Exercise directions: Update the essay's passage that starts at the words "Some of it has" and stops after "and new identity.", putting "persistent" wherever "tenacious" appears.

Reading passage:
....
Growing Up ‘Not Smart’: the Power of the Story

I remember the first time I really considered that I might be smart.  I was sitting in a small discussion section of my literature class, my senior year in college. Another student that I considered to be very intelligent was responding to something I had said as if it were a very thoughtful and interesting comment. “Wow”, I thought, “maybe I’m smart.”

Somewhere in life I had put myself outside the category of “smart”. There were a lot of things that shaped my thinking about my intellect growing up. First and most formatively, my sister was and is very, very smart…PhD in cell and molecular pharmacology smart. I knew enough to see the difference between us, and ideas about myself started to take shape. Add that to the searing memory of being tested for the gifted and talented program in my grade school. I was asked to define the word ‘compare’. I stumbled and tried and knew I was not doing well. It was horrible. The fact that I was not placed in the GT program just confirmed what the testing experience felt like. I wasn’t smart enough. Later, in High School, I moved from Alabama to Northern Virginia and had academic whiplash that left me humiliated and stunned. I was behind in every subject. When I went to one of my teachers to ask how to improve a grade on a paper he looked at me and said, not unkindly, “Janice, beauty is its own reward”, and dismissed me. My senior year, after being unable to answer even one question on a scholarship exam, a dear friend (who wound up getting the scholarship) breezed through the exam. The comparison confirmed the message I held inside–I’m not smart—and I vowed not to try for any more academic scholarships.

This is the story that I learned to tell myself—I’m not smart.  I’ll never know the full range of implications this story has had in my life.  I took myself out of AP English after my junior year to quiet the screaming inferiority that I felt daily in that class. In college, I never even remember considering careers that required graduate school. Both are sad evidence of a story that I told myself that was stronger than my ability to refute it. I am both amazed and grateful that the belief eventually loosened. What allows that loosening to happen?

Some of it has to do with overall resiliency, spiritual resources, or with the experiences that life offers. But what part of the shift can we intentionally impact? As simple as it sounds, I cannot say strongly enough how critical recognizing the story in your mind is to the loosening process. If we recognize the story, we can begin the difficult process of discrimination. What should I do with this story I tell myself? Should I live according to it? Should I challenge it? Should I let it be and live according to something else? These simple questions require deep and tenacious work. But the work has to begin somewhere. Recognizing the story allows any of us to move from unconscious bending to the story and towards leaning into the possibility of a new story and new identity.

The loosening of my ‘not smart’ story has awakened a whole new set of ideas about myself. I have realized that I absolutely love learning; my classmates in grad school called me “the quintessential student”! I still feel the pull of the old story—I remember referring to an astronomer as an astrologist and wanting to crawl in a hole afterwards. But the difference now is that I hang on through the shame attack, pray, ride it out, and wait for equilibrium to return. I don’t want to live by the old story.

How about you? How do you loosen the grip of the old stories in your life?

5 Responses

  1. the enemy is a liar

    Philippians 4:8 “Finally, brethren, whatsoever things are true, whatsoever things are honest, whatsoever things are just, whatsoever things are pure, whatsoever things are lovely, whatsoever things are of good report; if there be any virtue, and if there be any praise, think on these things.”
....
Data shown:

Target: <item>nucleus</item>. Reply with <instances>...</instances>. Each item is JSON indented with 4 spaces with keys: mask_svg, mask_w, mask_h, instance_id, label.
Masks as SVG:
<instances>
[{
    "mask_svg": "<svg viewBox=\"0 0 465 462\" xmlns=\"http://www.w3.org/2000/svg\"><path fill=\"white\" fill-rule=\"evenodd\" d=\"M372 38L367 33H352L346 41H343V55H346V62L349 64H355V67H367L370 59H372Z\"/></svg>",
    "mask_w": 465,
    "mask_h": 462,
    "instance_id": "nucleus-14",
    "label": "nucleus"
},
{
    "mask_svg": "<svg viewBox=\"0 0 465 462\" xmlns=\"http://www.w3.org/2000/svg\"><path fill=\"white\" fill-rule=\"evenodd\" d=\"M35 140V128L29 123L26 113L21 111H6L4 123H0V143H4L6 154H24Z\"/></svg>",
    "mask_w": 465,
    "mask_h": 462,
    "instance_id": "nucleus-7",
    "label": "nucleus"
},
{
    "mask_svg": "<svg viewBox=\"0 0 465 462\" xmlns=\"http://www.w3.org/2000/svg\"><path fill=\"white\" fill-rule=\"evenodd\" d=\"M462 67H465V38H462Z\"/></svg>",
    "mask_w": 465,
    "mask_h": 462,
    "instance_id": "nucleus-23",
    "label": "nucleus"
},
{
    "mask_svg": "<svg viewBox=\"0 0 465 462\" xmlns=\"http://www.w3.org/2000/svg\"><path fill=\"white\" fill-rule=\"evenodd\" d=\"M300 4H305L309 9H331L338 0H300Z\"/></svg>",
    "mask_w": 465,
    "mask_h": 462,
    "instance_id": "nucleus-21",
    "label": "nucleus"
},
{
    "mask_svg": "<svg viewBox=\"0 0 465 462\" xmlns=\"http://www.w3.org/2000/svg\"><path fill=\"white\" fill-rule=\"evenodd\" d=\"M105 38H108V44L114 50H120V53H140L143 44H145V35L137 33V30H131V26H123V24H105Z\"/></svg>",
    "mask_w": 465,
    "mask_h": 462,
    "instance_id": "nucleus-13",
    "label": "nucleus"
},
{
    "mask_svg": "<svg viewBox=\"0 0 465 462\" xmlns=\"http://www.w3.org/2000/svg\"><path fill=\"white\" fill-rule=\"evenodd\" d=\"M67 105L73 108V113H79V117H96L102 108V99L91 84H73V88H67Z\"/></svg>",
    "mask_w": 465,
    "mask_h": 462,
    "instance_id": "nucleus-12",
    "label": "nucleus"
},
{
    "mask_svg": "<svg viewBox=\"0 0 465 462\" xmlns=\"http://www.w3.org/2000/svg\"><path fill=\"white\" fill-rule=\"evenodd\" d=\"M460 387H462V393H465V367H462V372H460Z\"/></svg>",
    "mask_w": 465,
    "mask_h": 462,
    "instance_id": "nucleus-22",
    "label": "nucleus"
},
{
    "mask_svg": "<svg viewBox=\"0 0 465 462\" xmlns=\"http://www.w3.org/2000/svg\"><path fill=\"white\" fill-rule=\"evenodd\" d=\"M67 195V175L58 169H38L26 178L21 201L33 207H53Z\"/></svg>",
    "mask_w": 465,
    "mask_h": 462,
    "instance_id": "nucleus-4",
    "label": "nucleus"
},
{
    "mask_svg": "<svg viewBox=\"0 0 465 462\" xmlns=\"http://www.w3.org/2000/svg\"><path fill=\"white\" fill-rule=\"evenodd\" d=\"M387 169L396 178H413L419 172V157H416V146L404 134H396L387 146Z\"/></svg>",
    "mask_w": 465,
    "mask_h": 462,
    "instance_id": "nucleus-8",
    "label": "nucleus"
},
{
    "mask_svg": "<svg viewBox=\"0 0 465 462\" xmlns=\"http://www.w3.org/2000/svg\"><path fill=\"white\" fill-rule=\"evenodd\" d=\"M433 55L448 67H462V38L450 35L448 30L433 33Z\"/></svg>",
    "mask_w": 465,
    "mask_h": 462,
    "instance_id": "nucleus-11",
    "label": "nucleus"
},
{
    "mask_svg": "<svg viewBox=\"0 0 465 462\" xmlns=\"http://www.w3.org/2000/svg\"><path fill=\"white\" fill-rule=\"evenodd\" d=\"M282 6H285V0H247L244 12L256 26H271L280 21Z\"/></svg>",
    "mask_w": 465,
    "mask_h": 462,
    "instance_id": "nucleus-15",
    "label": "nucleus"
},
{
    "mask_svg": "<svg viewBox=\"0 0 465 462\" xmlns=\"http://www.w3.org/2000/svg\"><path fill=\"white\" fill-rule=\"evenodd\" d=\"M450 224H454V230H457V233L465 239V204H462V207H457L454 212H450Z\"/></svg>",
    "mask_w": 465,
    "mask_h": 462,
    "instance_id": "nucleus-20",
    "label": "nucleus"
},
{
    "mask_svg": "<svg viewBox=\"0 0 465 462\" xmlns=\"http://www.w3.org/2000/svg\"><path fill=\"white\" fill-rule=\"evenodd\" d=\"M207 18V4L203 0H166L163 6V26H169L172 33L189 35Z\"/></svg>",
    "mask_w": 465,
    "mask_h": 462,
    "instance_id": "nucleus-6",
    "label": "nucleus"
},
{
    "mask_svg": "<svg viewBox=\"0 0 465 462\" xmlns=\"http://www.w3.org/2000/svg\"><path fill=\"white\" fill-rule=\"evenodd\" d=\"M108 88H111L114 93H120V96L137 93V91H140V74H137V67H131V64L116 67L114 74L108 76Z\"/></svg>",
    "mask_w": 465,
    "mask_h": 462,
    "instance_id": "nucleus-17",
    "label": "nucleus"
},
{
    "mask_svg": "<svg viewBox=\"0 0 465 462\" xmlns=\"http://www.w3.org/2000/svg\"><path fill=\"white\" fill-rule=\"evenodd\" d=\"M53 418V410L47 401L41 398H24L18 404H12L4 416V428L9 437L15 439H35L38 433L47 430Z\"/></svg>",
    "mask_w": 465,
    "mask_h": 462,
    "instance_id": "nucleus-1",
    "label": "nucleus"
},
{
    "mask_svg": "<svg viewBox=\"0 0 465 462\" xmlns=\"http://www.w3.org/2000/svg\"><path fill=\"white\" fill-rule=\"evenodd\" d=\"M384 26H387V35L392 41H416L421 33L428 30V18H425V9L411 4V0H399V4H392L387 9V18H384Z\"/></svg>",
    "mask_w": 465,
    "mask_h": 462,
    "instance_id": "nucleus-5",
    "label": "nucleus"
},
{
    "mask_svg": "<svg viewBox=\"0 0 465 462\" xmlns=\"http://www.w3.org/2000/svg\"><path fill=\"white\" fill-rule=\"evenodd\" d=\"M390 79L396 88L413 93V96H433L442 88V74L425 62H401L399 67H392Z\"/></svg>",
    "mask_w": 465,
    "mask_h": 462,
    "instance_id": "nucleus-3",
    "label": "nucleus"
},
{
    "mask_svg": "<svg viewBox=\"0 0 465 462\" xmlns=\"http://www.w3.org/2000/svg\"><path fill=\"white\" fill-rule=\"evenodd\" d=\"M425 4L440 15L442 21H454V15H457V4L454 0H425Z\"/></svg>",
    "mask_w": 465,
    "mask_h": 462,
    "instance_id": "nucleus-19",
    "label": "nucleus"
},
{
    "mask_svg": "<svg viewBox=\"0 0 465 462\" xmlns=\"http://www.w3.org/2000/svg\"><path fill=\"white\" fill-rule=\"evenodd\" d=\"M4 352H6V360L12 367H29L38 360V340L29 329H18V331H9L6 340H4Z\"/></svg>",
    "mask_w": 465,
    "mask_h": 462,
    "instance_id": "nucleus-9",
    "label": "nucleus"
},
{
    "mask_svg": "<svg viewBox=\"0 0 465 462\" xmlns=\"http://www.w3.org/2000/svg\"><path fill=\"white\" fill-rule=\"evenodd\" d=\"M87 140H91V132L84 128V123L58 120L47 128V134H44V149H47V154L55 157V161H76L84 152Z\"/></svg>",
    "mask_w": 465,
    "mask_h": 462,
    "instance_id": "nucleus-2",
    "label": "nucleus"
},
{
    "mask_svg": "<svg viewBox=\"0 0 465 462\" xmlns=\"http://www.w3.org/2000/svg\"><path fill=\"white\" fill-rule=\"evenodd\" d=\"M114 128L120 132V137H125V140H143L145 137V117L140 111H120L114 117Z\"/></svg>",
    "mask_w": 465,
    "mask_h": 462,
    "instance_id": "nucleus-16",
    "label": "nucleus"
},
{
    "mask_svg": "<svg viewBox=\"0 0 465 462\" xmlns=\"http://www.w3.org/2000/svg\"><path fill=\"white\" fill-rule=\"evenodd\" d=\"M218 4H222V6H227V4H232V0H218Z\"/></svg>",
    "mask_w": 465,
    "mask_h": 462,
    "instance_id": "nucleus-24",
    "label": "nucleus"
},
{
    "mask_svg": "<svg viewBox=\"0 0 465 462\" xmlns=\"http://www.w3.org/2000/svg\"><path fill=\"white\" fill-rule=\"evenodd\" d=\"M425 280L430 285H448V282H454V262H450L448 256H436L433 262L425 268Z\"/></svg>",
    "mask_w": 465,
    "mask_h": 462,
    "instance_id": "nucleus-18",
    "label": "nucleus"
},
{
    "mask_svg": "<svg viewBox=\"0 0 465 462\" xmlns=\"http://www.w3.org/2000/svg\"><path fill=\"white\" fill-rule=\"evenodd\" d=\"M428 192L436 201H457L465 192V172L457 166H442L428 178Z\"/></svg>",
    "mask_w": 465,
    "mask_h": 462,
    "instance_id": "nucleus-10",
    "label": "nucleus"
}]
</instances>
....
Result:
Some of it has to do with overall resiliency, spiritual resources, or with the experiences that life offers. But what part of the shift can we intentionally impact? As simple as it sounds, I cannot say strongly enough how critical recognizing the story in your mind is to the loosening process. If we recognize the story, we can begin the difficult process of discrimination. What should I do with this story I tell myself? Should I live according to it? Should I challenge it? Should I let it be and live according to something else? These simple questions require deep and persistent work. But the work has to begin somewhere. Recognizing the story allows any of us to move from unconscious bending to the story and towards leaning into the possibility of a new story and new identity.